Question

Can I get a breakdown line by line of the time complexity, I know it is O(NlogN) but I am trying to better understand time complexity as a whole.

Input :- N , Array[N]

                               function findSmallestPair()

                               sort the Array

                               int minimumDiff := INFINITY , A := -1 , B := -1;  

                               for(int i : 1 to N-1)

                               begin for

               currentDiff = Array[i]-Array[i-1]

               if(currentDiff < minimumDiff)

               begin if

                              A := Array[i-1];

                              B := Array[i];

                              minimumDiff = currentDiff;

                   end if

              end for

           return {A,B}; end function                      

Answer 1

Time Complexity:

function findSmallestPair()

                               sort the Array //Using standard sort method generally it takes O(nlogn) time(eg:Merge Sort)

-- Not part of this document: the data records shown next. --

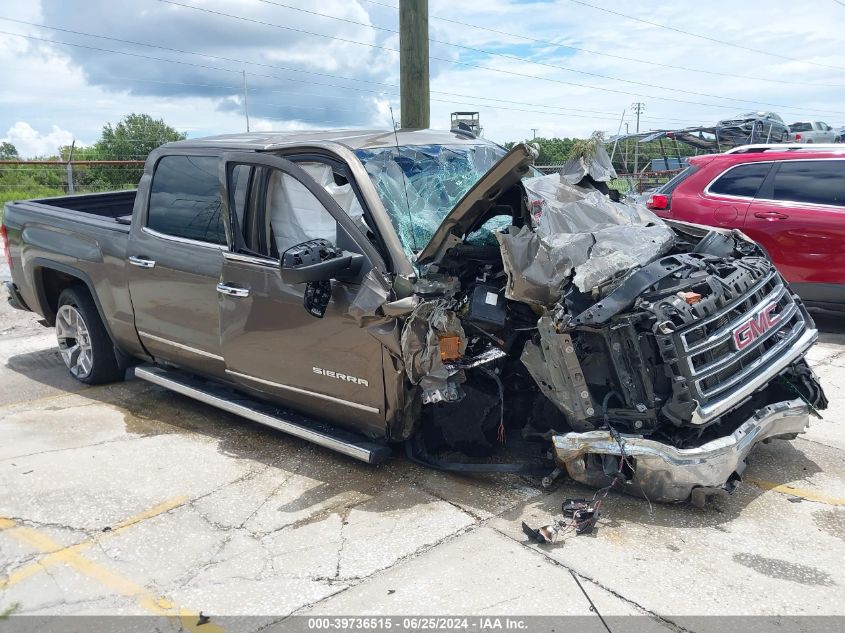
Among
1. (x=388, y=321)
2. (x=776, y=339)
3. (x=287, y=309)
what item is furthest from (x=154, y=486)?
(x=776, y=339)

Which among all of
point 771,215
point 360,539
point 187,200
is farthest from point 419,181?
point 771,215

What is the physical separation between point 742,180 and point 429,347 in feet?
17.3

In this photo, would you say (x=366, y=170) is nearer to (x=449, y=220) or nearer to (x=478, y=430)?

                               int minimumDiff := INFINITY , A := -1 , B := -1; //Constant Operation O(1) time

                               for(int i : 1 to N-1) //Loop iterate from1 to n-1 ,So Time complexity O(n)

                               begin for

               currentDiff = Array[i]-Array[i-1] // Constant Operation O(1) time

               if(currentDiff < minimumDiff) //If also take constant operation time O(1)

               begin if

                              A := Array[i-1]; //O(1)

                              B := Array[i]; //O(1)

                              minimumDiff = currentDiff; //O(1)

                   end if

              end for

           return {A,B}; end function                     

So we can easily find that the maximum time complexity is O(nogn) .

If the sort line is removed from your code then the time complexity is O(n).